Healthcare

Top 5 opportunities and challenges of AI in healthcare

A discussion about digitising an industry is incomplete without mentioning Artificial intelligence (AI), which has had far-reaching effects on many sectors, including healthcare.

By enabling personalised healthcare treatment plans, speedy disease detection, and real-time patient monitoring, AI is quickly transforming the healthcare sector. They have expedited processes, reduced costs and improved patient outcomes.

While the potential benefits of AI in healthcare are enormous, there are also significant challenges that need to be addressed.

Let us explore the top five opportunities and challenges of AI in healthcare and examine how this technology is changing the face of modern medicine.


Jump at the opportunities, Carpe Occasionem

  1. Enhanced medical diagnosis
  2. The USA sees 12 million diagnostic errors annually, with 33% leading to irreversible harm or death.

    AI makes for a promising medical diagnostics tool, because of its ability to process and analyse large amounts of data accurately and quickly.

    For example, a trained AI model can help identify lung cancer lesions by analysing patterns and traits associated with the disease.

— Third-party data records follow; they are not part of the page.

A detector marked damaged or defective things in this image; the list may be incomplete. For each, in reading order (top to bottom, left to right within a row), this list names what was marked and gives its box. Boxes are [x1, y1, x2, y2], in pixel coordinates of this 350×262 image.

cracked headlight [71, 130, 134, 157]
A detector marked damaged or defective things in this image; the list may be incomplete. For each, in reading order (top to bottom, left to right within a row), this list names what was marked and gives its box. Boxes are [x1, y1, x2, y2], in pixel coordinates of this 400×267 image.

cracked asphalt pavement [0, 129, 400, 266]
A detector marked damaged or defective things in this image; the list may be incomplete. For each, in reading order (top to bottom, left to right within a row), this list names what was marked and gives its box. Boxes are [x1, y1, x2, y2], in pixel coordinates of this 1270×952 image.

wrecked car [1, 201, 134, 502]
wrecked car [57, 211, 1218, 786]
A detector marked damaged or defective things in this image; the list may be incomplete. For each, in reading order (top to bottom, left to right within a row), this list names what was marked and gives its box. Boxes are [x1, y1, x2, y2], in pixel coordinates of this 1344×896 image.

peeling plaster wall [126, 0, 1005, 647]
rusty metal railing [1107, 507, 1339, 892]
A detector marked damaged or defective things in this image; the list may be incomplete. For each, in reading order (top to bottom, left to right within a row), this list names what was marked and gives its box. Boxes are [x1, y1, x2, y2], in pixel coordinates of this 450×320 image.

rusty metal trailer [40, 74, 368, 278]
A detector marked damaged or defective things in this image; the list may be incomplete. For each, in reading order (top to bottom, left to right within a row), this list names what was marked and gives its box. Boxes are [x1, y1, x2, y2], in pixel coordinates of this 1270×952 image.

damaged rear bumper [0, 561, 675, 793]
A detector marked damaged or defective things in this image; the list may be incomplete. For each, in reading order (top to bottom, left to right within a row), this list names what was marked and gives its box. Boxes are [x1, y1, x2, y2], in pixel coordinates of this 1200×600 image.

  3. Personalised treatment plans
  4. AI can enable personalised treatment plans based on a patient's medical history, current condition, and other relevant factors. For example, a smart inhaler with GPS tracking can help clinicians identify a patient's asthma triggers by using the recorded location and inhaler usage information, and tailor a treatment plan accordingly, which is not possible with lab tests alone.

  5. Improving patient outcomes
  6. Healthcare professionals have hectic schedules. Take, for example, nurses working in the Intensive Care Unit (ICU). With multiple patients in critical conditions to watch over, it can be challenging to monitor everyone round-the-clock.

    AI comes to the rescue in such situations. Healthcare providers can monitor patients' progress 24/7 and predict potential complications in real-time, thereby preventing hospital readmissions and possibly even averting major mishaps. This enhances patient outcomes and reduces healthcare costs.

  7. Drug discovery and development
  8. AI can analyse drug interaction data and recommend effective drugs for specific illnesses, accelerating the process of discovering and developing more effective medications.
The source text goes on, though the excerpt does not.